16 SET, 2026
Di Salim Khalifa di Crédit Mutuel Asset Management

Il mercato monetario nell’Eurozona opera in un contesto di politica monetaria restrittiva. A giugno, la BCE ha aumentato il tasso sui depositi di 25 punti base, portandolo al 2,25%, segnando il primo rialzo dei tassi dal 2023, in risposta alle pressioni inflazionistiche sui prezzi dell’energia legate al conflitto in Medio Oriente.
In questo contesto, con particolare attenzione alla parte breve della curva, i tassi del mercato monetario rimangono strettamente ancorati al tasso sui depositi della BCE, con un premio per il rischio (spread) di 5,9 punti base tra l’euro short-term rate e il tasso sui depositi, un livello che riteniamo coerente con l’attuale ammontare di liquidità in eccesso (2.150 miliardi di euro).
Sulla parte più lunga della curva, la curva dell’overnight indexed swap incorpora attualmente un rialzo di 25 punti base in occasione della riunione della BCE di settembre, seguito da una probabilità del 52% di un ulteriore rialzo a dicembre. Nel complesso, il mercato sconta un inasprimento cumulato di circa 60 punti base entro la metà del 2027, corrispondente a un tasso sui depositi terminale vicino al 2,80%. A questo punto, è opportuno sottolineare che la maggior parte del ciclo di rialzi attualmente scontato dal mercato dovrebbe concentrarsi nei prossimi quattro-sei mesi.
In un contesto caratterizzato da incertezze macroeconomiche e geopolitiche, il segmento monetario continua a beneficiare della propria flessibilità e della capacità di rispondere rapidamente alle esigenze di rifinanziamento al variare delle condizioni di mercato. Il mercato primario del credito a breve termine, rivolto principalmente ai fondi del mercato monetario, rimane ampiamente dominato dalle emissioni a tasso variabile, che rappresentano circa l’80% dei volumi emessi con scadenza pari o inferiore a due anni. Questa tendenza riflette sia i vincoli di investimento cui sono soggetti alcuni operatori di mercato, sia la ricerca di una maggiore efficienza di finanziamento da parte degli emittenti.

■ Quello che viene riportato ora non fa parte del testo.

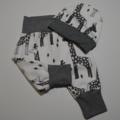 Giraffes White Organic Cotton Jersey Harem Pants With Matching Hat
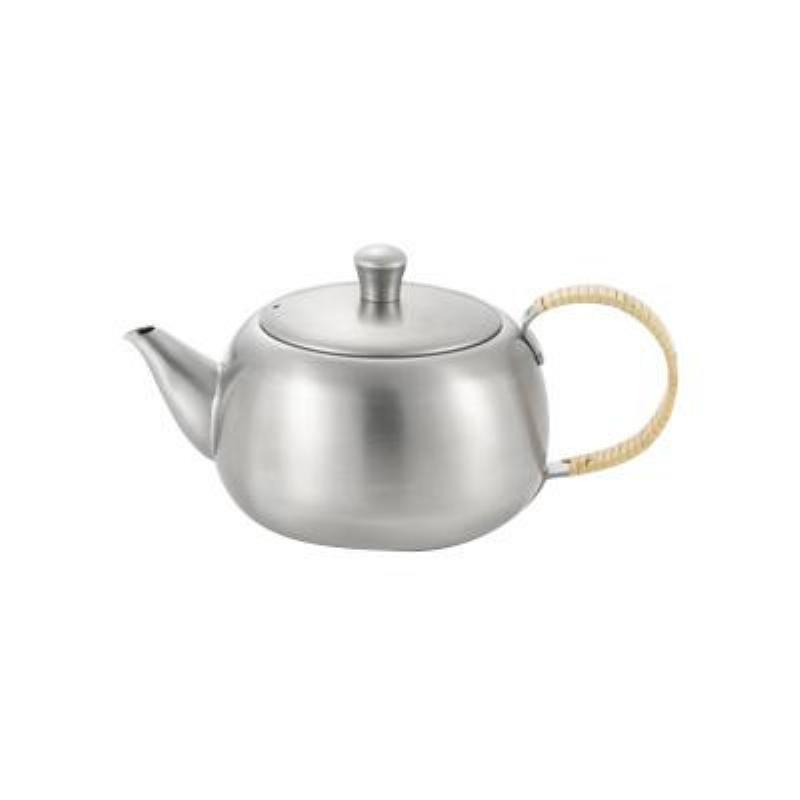 YOSHIKAWA日本不锈钢茶壶 横把手0.5L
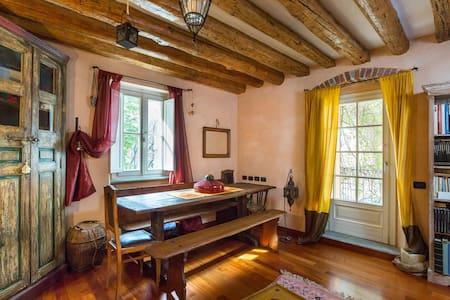 Casa d'epoca nel centro di Aosta - Aosta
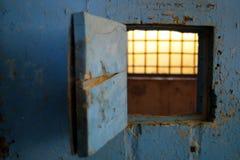Военная тюрьма двери бывшая Стоковая Фотография RF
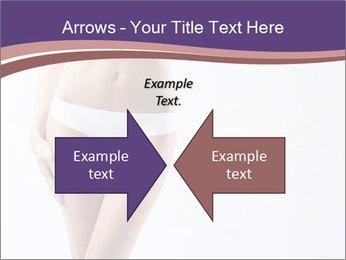 0000084658 PowerPoint Template - Slide 90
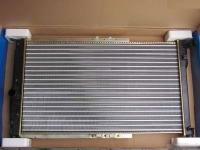 Радиатор охлаждения Ланос 1.3-1.6, Нубира 1.5-2.0, ZAZ SENCE 1.3 (с кондиционером)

Tra i fattori a sostegno del segmento, vediamo il rialzo dei tassi atteso a settembre, che dovrebbe determinare automaticamente un aumento dei tassi euro short-term rate ed Euribor, incrementando direttamente i rendimenti per gli investitori nei fondi del mercato monetario. Inoltre, registriamo una forte domanda da parte degli investitori: gli asset in gestione dei fondi del mercato monetario in euro continuano a crescere nel 2026 (+140 miliardi di euro), dopo aver già raggiunto il picco di 2.065 miliardi di euro a fine 2025. Infine, il mercato della commercial paper denominata in euro rimane stabile. La concorrenza tra i diversi emittenti contribuisce a mantenere spread interessanti in un mercato monetario che continua a beneficiare di un’ampia offerta di finanziamento.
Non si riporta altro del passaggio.